Mottley was delivering the Annual Nelson Mandela Lecture in Durban, speaking about what developing countries in the Global South should do in the face of the climate crisis. This comes as the United Nations’ COP27 climate summit is under way in Egypt.

Durban was chosen to host the lecture as a gesture of solidarity with the victims of the devastating floods earlier this year.

Barbados’ Prime Minister says climate change has already happened. She says the world is facing a climate crisis, with warnings from COP27 that Earth is on a path where some parts of the globe will become uninhabitable, giving rise to climate refugees.

Mottley adds that countries have to deal with multiple crises at the same time like COVID-19, and what she calls the “cancer of inflation”.

Mottley says the international financial system is still skewed along colonial lines and needs to be reformed. She proposes the establishment of a 5 trillion dollar Climate Trust to which any country can apply to fund projects to mitigate climate change.

“We aren’t asking that the money should come to us. We are saying do it wherever. But what must happen is that you must do it and regrettably. What we are still getting is the stand-off. It comestibles because mankind is so consumed with the geopolitics of today’s world that we are forgetting the reality of the planet on which we live. It’s sad because at the end of the day, time waits on no one and the climate equally is not waiting on anyone to minimise its impact on our living on our way of life,” says Mottley.

Mottley is calling on governments of developing countries to call with one voice for the changes that are needed. However, she also says that everyone – from big corporations to philanthropists and ordinary people can make a difference.

She says this can be done by walking more and driving less, saving water and planting your own vegetables.

“The world that we have come to know has changed upon us. And we will either decide as people of the South to be firm craftsmen of our fate and shapers of our destiny, or we will continue to be the victims as we have been for centuries,” adds Mottley.

Mottley has acknowledged that the scale of disasters is beyond the resources governments have to provide shelter to those who have, for example, lost their homes in floods such as KwaZulu-Natal experienced. She says different solutions are needed in response to disasters.
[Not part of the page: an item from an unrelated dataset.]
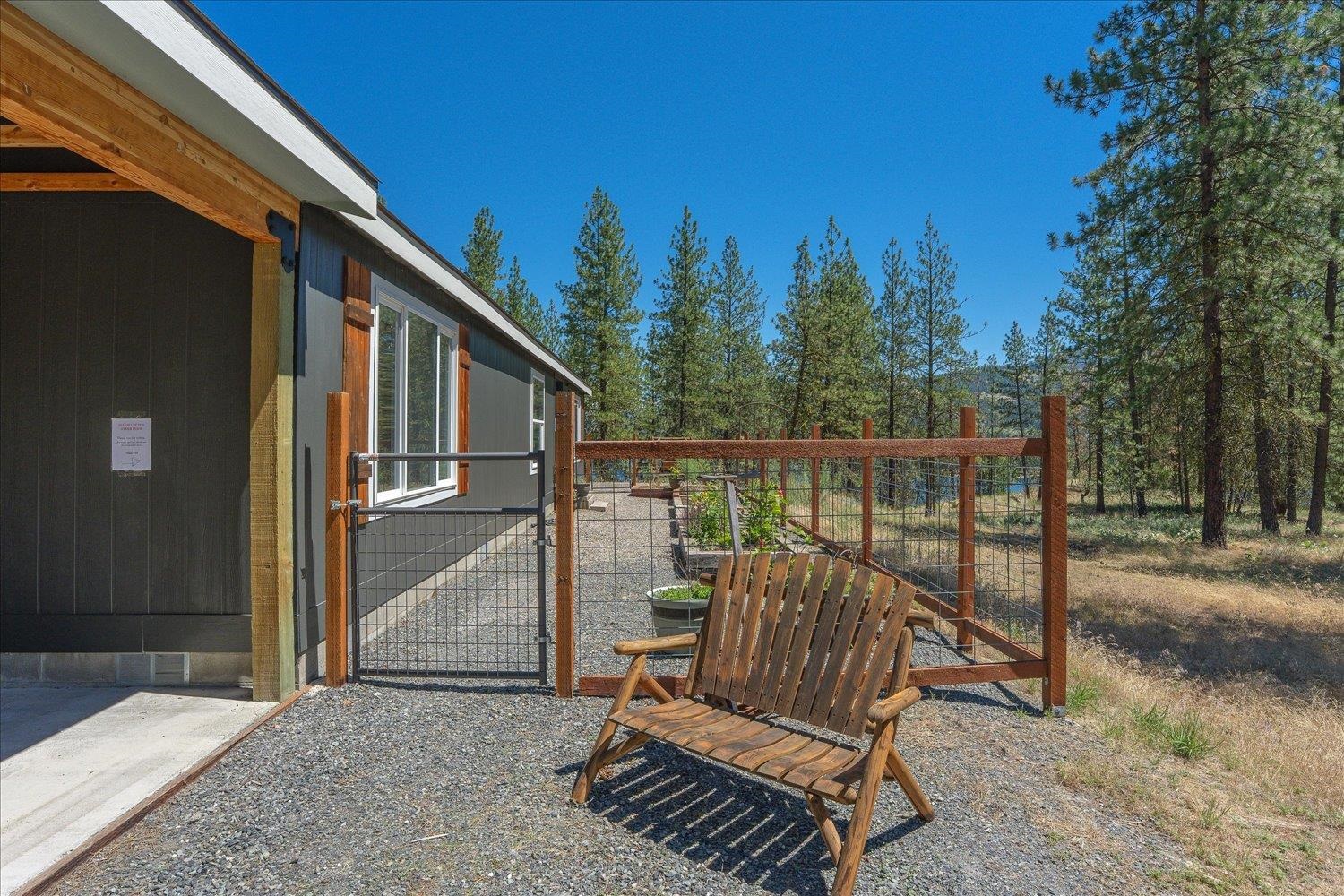 30 Sunrise Ln - Photo 30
“But the scale of the damage is in excess of what exists. And unless you are going to get new ways of prefabricating houses it will always take time once shelter has been lost. So it is a difficult issue for countries to manage and regrettably it going to become more and more complex. But I think we are also going to have to look at prefabricated types of houses,” explains Mottley.

Clapping her hands in a call to action, the widow of former President Nelson Mandela Graca Machel thanked Mottley for her message.

“Hello, Africa! Hello, Global South. It’s time for Global South to lead. Hello! The North and South, it;s time to listen. And hello human family, we only have one planet. We don’t have two. And we have the ability to save it. And we were told how to do it. Yes,” says Machel.

After the event, Mottley was introduced to a boy Romario Valentine from Durban who wrote a book about climate change with eco-projects and green tips.

Mottley promises to put him in contact with a schoolgirl in Barbados who is also an environmental activist so that together they can change the world.